Overall, the Senate’s legislation is much broader in scope than the House analog, which largely focused on offshore wind and large-scale hydro. Some proposed differences are as follows:

  • The Senate version drops the controversial “remuneration” charge included in the House bill, which would allow distribution companies to recover up to 2.75 percent of the annual costs associated with the required procurements.
  • The Senate’s bill would double from one to two percent the amount of renewable energy utilities must purchase under the RPS for compliance years after 2016.
  • The Senate’s bill directs the Department of Public Utilities (DPU) to promulgate regulations requiring transmission costs to be included into bid proposals. The House’s version had merely permitted their inclusion.
  • The DPU regulations would also allow long-term contracts for clean energy generation resources to be paired with energy storage systems.
  • The Department of Energy Resources (DOER) and DPU would be permitted to require a bond or other form of security to ensure compliance with the procurement requirements.
  • Unlike the House bill, the Senate’s draft would not limit offshore wind eligibility to only those projects completed in federal lease areas.
  • In addition, the bill tasks DOER with determining whether to establish procurement targets for energy storage resources. DOER would need to adopt appropriate targets by July 1, 2017, and the targets would need to be met by January 1, 2020. The bill would permit utilities to own storage projects. The bill would also permit the use of efficiency funds or alternative compliance payments to fund storage projects if the projects provide peak load electric or gas reductions.
  • DOER would be required to adopt an energy rating system for residential dwellings. A home’s rating, along with its energy audit reports, would be disclosed prior to a sale.

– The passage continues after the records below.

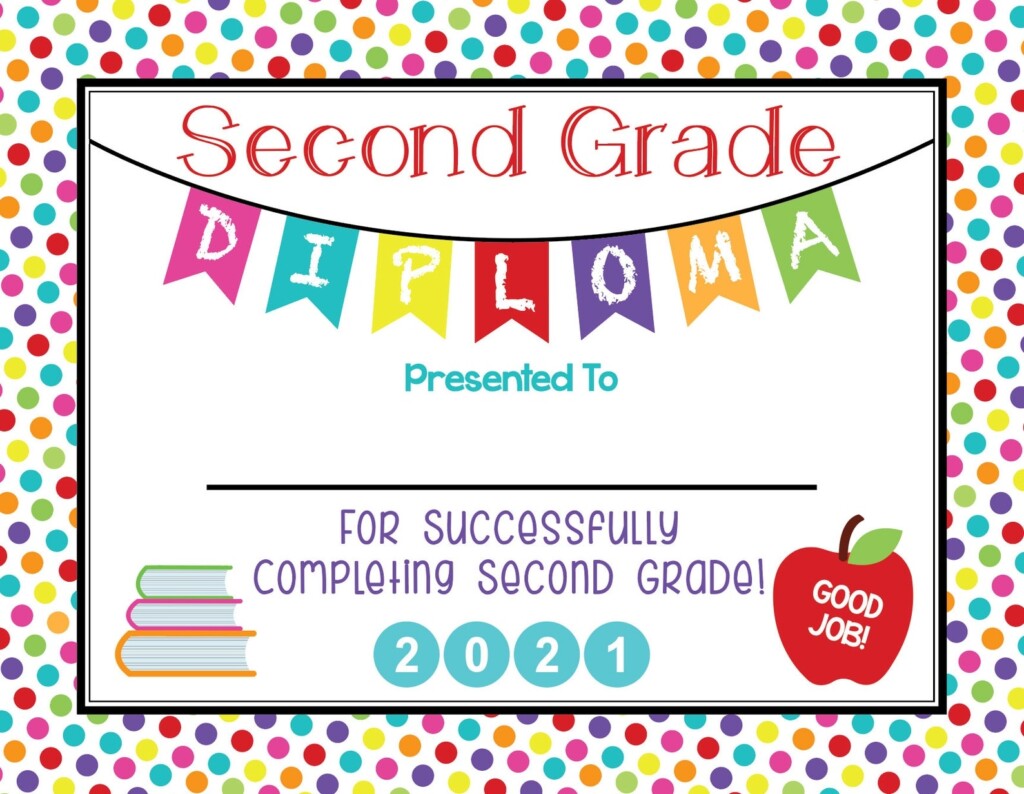 PRINTABLE Second Grade Diploma 2021 PDF File ONLY School Etsy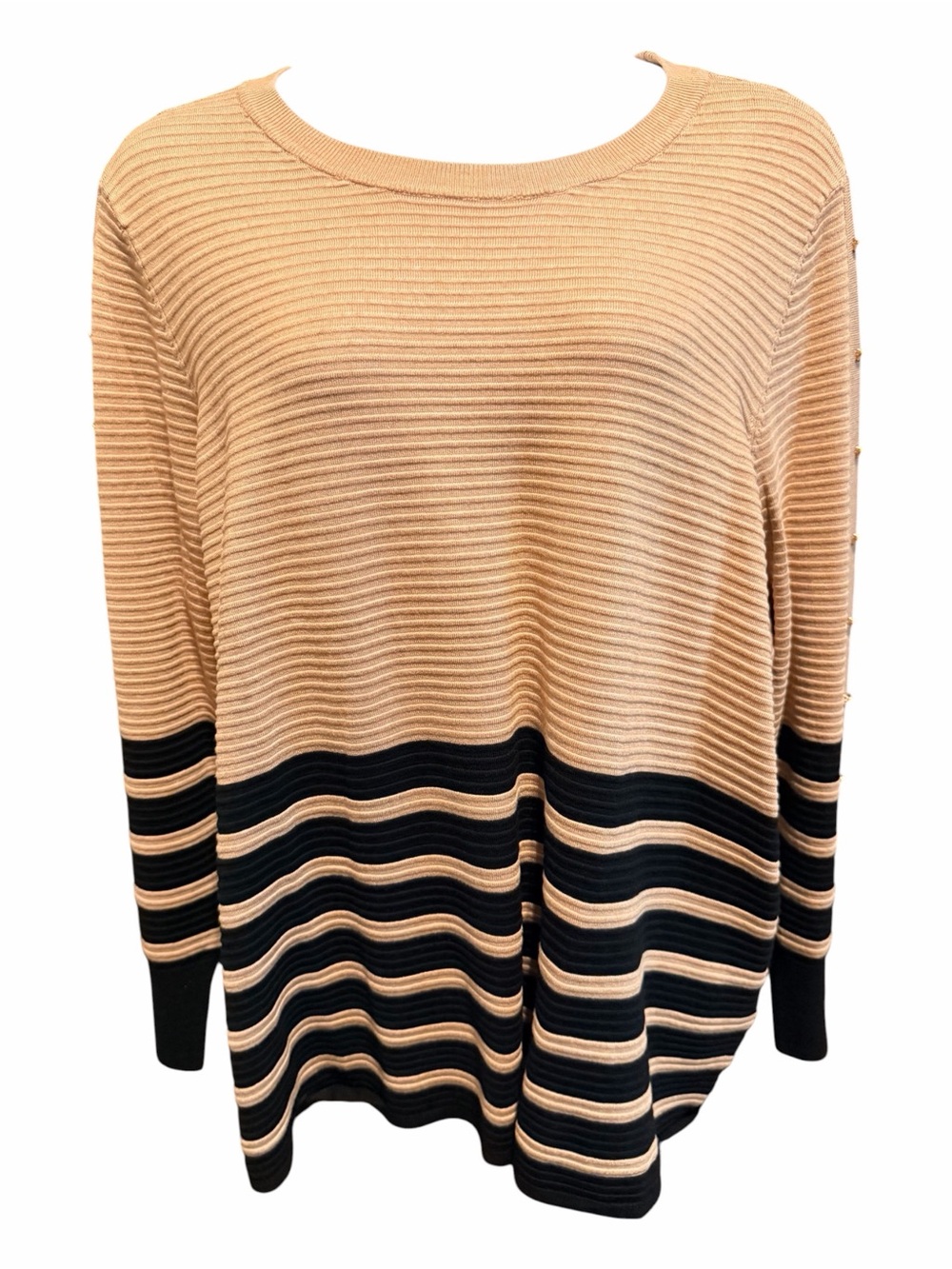 Striped Knit Sweater - beige & Black - Picture 1 of 5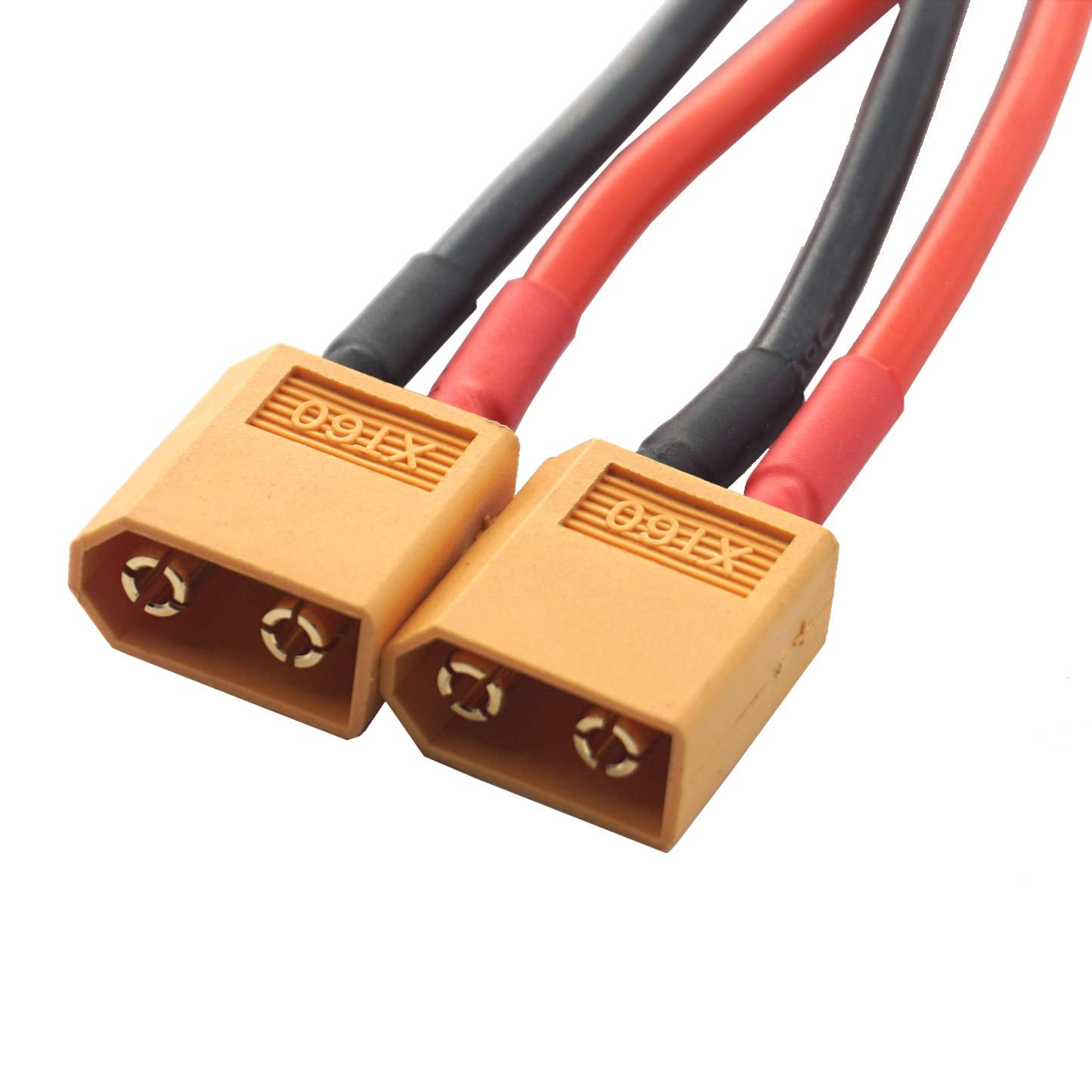 Share Goo 2Pcs 14Awg Xt60 Parallel Battery Connector 2-Male To 1-Female Xt-60 Cable Dual Extension Y Splitter Harness Adapter Fo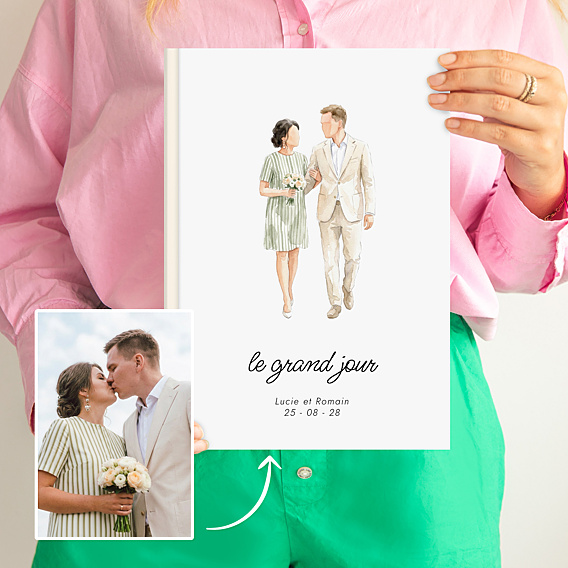 Album Photo Mariage Portrait aquarelle aligné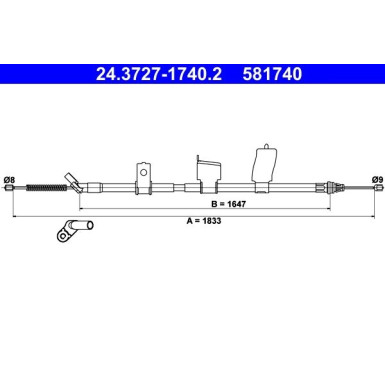 24.3727-1740.2 Seilzug, Feststellbremse 24.3727-1740.2 Seilzug, Feststellbremse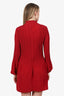 Maje Red Pleated Long Sleeve Mini Dress Size 1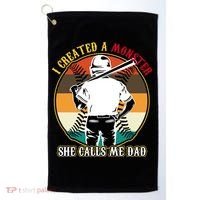 I Created A Monster She Calls Me Dad Funny Baseball Golf Towel thumb 0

  • The bill would also establish a renewable energy finance task force to “research and identify gaps in renewable energy infrastructure financing and . . . develop a plan to reduce those gaps.” The task force would need to submit this plan to the legislature by January 1, 2017.
  • The bill would mandate that DOER conduct a study on grid modernization by October 1, 2017.
  • The Senate’s draft does not contain the property-assessed clean energy (PACE) financing provisions that were present in the House bill.

The Senate is scheduled to debate the bill on Thursday. If it passes, both chambers will need to reach a consensus on the legislation before the end of the formal legislative session on July 31.